* START Task inputs *

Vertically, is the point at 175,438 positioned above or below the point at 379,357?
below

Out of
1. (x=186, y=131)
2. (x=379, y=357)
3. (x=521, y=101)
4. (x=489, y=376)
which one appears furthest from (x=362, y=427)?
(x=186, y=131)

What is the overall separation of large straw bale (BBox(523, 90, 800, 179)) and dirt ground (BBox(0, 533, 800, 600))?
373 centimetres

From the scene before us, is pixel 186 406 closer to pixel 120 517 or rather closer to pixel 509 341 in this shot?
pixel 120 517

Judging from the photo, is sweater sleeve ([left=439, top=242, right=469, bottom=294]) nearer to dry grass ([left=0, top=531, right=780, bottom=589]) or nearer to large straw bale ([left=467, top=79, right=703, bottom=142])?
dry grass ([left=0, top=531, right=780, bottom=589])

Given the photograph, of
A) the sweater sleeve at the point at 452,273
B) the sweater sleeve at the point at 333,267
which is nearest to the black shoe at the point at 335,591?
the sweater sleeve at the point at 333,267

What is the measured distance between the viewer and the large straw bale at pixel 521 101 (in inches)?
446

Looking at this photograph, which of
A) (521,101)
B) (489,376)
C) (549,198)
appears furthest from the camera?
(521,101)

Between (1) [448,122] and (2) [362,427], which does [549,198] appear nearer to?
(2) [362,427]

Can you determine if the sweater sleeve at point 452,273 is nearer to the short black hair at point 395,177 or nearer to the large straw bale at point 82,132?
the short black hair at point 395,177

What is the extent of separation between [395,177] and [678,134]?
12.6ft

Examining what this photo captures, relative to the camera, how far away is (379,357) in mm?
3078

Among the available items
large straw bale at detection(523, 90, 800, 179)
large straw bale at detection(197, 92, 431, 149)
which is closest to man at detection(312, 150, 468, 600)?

* END Task inputs *

Your goal: Please output all of the entries above again, word for word, with no changes.

Exercise answer:
Vertically, is the point at 175,438 positioned above or below the point at 379,357?
below

Out of
1. (x=186, y=131)
2. (x=379, y=357)
3. (x=521, y=101)
4. (x=489, y=376)
which one appears furthest from (x=362, y=427)?
(x=186, y=131)

What is the overall separation of large straw bale (BBox(523, 90, 800, 179)) and dirt ground (BBox(0, 533, 800, 600))?
373 centimetres

From the scene before us, is pixel 186 406 closer to pixel 120 517 or rather closer to pixel 509 341 in this shot?
pixel 120 517

Judging from the photo, is sweater sleeve ([left=439, top=242, right=469, bottom=294]) nearer to dry grass ([left=0, top=531, right=780, bottom=589]) or nearer to large straw bale ([left=467, top=79, right=703, bottom=142])?
dry grass ([left=0, top=531, right=780, bottom=589])

Given the photograph, of
A) the sweater sleeve at the point at 452,273
B) the sweater sleeve at the point at 333,267
which is nearest to the black shoe at the point at 335,591?
the sweater sleeve at the point at 333,267

What is the measured distance between the viewer and the large straw bale at pixel 521 101 (in inches)?
446

Looking at this photograph, which of
A) (521,101)
B) (489,376)
C) (549,198)
appears furthest from the camera?
(521,101)

Between (1) [448,122] and (2) [362,427], which does [549,198] appear nearer to?
(2) [362,427]

Can you determine if the sweater sleeve at point 452,273 is nearer to the short black hair at point 395,177 or nearer to the large straw bale at point 82,132?
the short black hair at point 395,177

What is the extent of separation between [395,177] and [678,134]?
12.6ft

Examining what this photo captures, relative to the camera, how far away is (379,357) in mm?
3078

Among the available items
large straw bale at detection(523, 90, 800, 179)
large straw bale at detection(197, 92, 431, 149)
which is closest to man at detection(312, 150, 468, 600)?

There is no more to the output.